Social media is fast becoming a grassroots agricultural extension service. A report by the Mastercard Foundation and Caribou, a consultancy firm, finds that across parts of sub-Saharan Africa, traditional government or agtech-run extension services reach fewer than 1 in 5 farmers. The report reviews social media use among farmers, processors, and traders in Côte d’Ivoire and Benin’s rice, cashew, and soy value chains. It finds that millions of farmers are turning to digital ecosystems on existing social platforms: using WhatsApp for market intelligence, setting up groups by crop and region; Facebook as a storefront via business pages that showcase their products; TikTok as a training platform where users can upload and watch videos on farming techniques; and Instagram for branding, particularly among urban agribusinesses hoping to attract middle-class or international clientele.

(TASKS TO COMPLETE)
[1] Reproduce the passage on farmers' social media use word for word, between "Social media is" and "or international clientele.", inclusive.
[2] In the passage on farmers' social media use, do the following statements agree with it? Answer yes or no for each and quote the deciding words.
(a) In parts of sub-Saharan Africa, traditional government or agtech-run extension services reach fewer than 1 in 5 farmers.
(b) The report examines coffee value chains in Côte d'Ivoire and Benin.
(c) Farmers use TikTok as a storefront for their products.
[3] In the passage on farmers' social media use, why is Instagram used for branding, especially by urban agribusinesses?

(INFORMATION SUPPLIED)
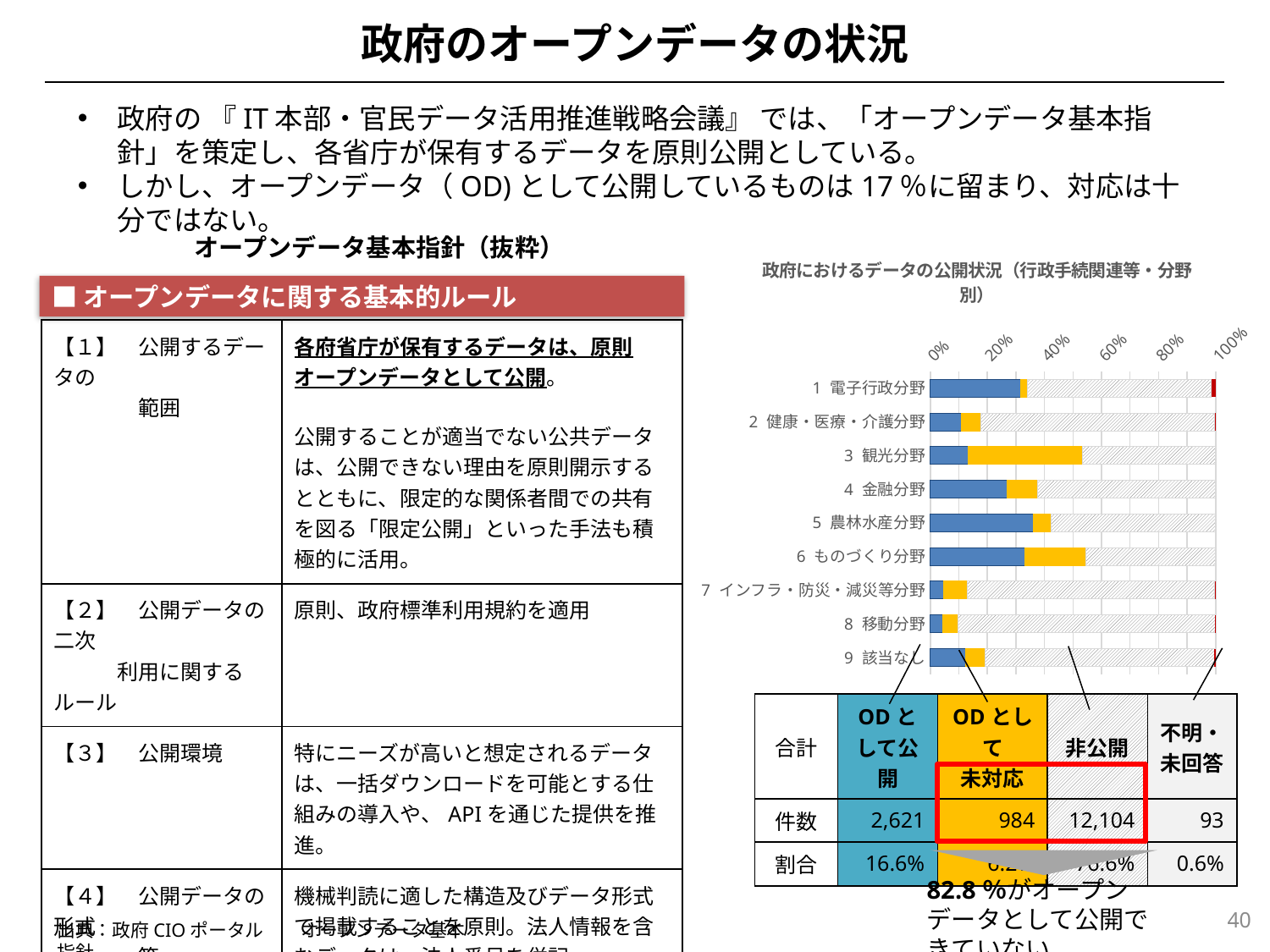
Which has the larger blue (ODとして公開) segment in the chart: 1 電子行政分野 or 2 健康・医療・介護分野? 1 電子行政分野 In the chart, is the blue (ODとして公開) segment for 2 健康・医療・介護分野 greater or less than 20%? less In the chart, does the combined blue and yellow portion for 3 観光分野 extend beyond 40% or stop short of it? greater What is the title of the chart on the right side of the slide? 政府におけるデータの公開状況（行政手続関連等・分野別） Which category has the widest yellow (ODとして未対応) segment in the chart? 3 観光分野 In the chart, is the blue (ODとして公開) segment for 8 移動分野 greater or less than 20%? less Which has the larger yellow (ODとして未対応) segment in the chart: 3 観光分野 or 4 金融分野? 3 観光分野 What kind of chart is shown on the right side of the slide under the title 政府におけるデータの公開状況? bar chart What is the highest percentage tick shown on the horizontal axis of the chart? 100% How many categories (分野) are listed on the vertical axis of the chart? 9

(RESPONSE LIST)
[1]
Social media is fast becoming a grassroots agricultural extension service. A report by the Mastercard Foundation and Caribou, a consultancy firm, finds that across parts of sub-Saharan Africa, traditional government or agtech-run extension services reach fewer than 1 in 5 farmers. The report reviews social media use among farmers, processors, and traders in Côte d’Ivoire and Benin’s rice, cashew, and soy value chains. It finds that millions of farmers are turning to digital ecosystems on existing social platforms: using WhatsApp for market intelligence, setting up groups by crop and region; Facebook as a storefront via business pages that showcase their products; TikTok as a training platform where users can upload and watch videos on farming techniques; and Instagram for branding, particularly among urban agribusinesses hoping to attract middle-class or international clientele.

[2]
(a) Yes: "traditional government or agtech-run extension services reach fewer than 1 in 5 farmers."
(b) No: "Côte d’Ivoire and Benin’s rice, cashew, and soy value chains."
(c) No: "Facebook as a storefront via business pages that showcase their products; TikTok as a training platform."

[3] Urban agribusinesses use Instagram for branding because they hope to attract middle-class or international clientele.